Top of PAGE EXCERPT

THE start of an inquiry into the contaminated blood scandal which left at least 2,400 people dead is a day few thought they would never see, a solicitor representing hundreds of victims said.

It will consider the treatment of thousands of people in the 1970s and 1980s who were given blood products infected with hepatitis viruses and HIV, and the impact this had on their families.

Seven-year-old Colin Smith, of Alway in Newport, died of Aids in 1990, having received contaminated blood products several years earlier to treat his haemophilia.

It was later discovered that he contracted HIV and hepatitis C after being given the clotting protein Factor VIII, which had come from a prisoner in an American jail.

One of the people at today's enquiry was his mother Janet.

Mrs Smith and her daughter-in-law Laura Smith appeared on the Victoria Derbyshire show this morning where they spoke about Colin and the difficult time they had after his death.

At the opening of the public inquiry into the contaminated blood scandal, Downton Abbey actor David Robb, and actress Isla Blair spelt out the figures, facts and impact of it.

Testimonies from those infected and affected by the contaminated blood scandal, spelling out the life-changing impact of it, were also shown to the inquiry.

Emotional video accounts lasting more than half an hour described the toll on all aspects of their lives as they spoke to the camera.

After a poem called Making A Difference was read by Lemn Sissay, those infected or affected by the scandal approached the front of the stage clutching tiny bottles.

Bottom of PAGE EXCERPT
Top of THE DATA

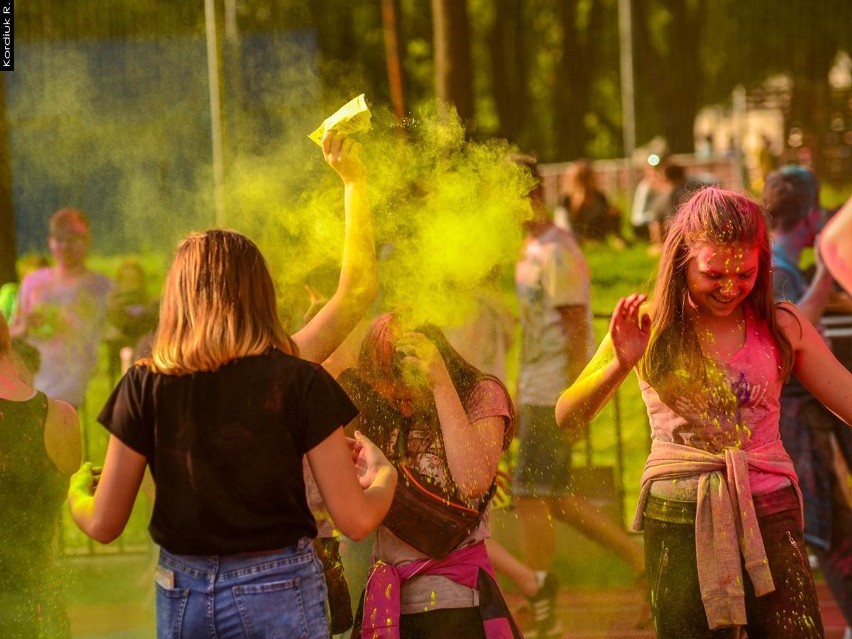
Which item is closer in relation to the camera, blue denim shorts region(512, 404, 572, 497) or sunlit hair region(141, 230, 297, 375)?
sunlit hair region(141, 230, 297, 375)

Bottom of THE DATA

▶ REQUIRED WORK
Answer these from the news report on the contaminated blood inquiry:
1. How old was Colin Smith when he died, and of what illness?
2. Where had the Factor VIII given to Colin Smith come from?
3. Who read the poem Making A Difference?
The data plays no part here.

▶ EXERCISE RESPONSE
1. He was seven years old and died of Aids.
2. It had come from a prisoner in an American jail.
3. Lemn Sissay read it.